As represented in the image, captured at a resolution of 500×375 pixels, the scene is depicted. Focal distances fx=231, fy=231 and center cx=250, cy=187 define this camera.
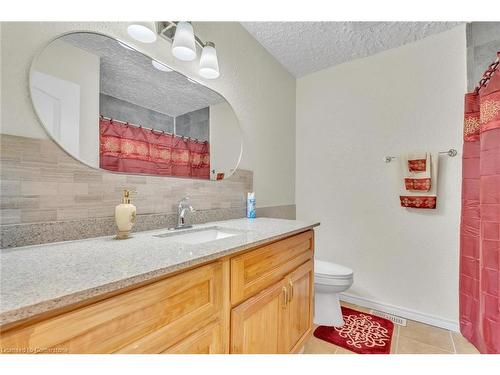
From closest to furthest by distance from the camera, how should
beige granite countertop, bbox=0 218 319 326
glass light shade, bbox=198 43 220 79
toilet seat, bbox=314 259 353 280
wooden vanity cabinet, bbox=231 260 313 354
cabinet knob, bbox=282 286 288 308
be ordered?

* * *

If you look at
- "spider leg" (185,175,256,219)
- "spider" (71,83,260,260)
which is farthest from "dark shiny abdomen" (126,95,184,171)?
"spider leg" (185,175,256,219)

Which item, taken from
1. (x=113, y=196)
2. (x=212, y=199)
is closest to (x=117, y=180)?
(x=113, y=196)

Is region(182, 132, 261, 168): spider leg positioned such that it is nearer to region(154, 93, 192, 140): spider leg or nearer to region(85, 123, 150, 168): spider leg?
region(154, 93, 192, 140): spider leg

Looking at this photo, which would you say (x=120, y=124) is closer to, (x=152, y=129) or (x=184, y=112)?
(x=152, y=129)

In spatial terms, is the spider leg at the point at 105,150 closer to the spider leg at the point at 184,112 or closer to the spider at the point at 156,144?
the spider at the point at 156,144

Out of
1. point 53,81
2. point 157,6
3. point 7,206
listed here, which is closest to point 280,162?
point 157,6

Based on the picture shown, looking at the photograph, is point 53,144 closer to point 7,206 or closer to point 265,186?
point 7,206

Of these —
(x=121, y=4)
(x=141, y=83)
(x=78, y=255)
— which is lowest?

* * *

* YOUR OBJECTIVE: Set out everything from the line containing "In spatial terms, is" down to the line containing "which is lowest?" as a Markdown table with the columns Row and Line. Give each line a row number and skip any blank lines.

* ANSWER BELOW:
| Row | Line |
|---|---|
| 1 | In spatial terms, is the spider leg at the point at 105,150 closer to the spider leg at the point at 184,112 or closer to the spider at the point at 156,144? |
| 2 | the spider at the point at 156,144 |
| 3 | Out of |
| 4 | 1. point 53,81 |
| 5 | 2. point 157,6 |
| 6 | 3. point 7,206 |
| 7 | listed here, which is closest to point 280,162? |
| 8 | point 157,6 |
| 9 | Based on the picture shown, looking at the photograph, is point 53,144 closer to point 7,206 or closer to point 265,186? |
| 10 | point 7,206 |
| 11 | Of these — |
| 12 | (x=121, y=4) |
| 13 | (x=141, y=83) |
| 14 | (x=78, y=255) |
| 15 | — which is lowest? |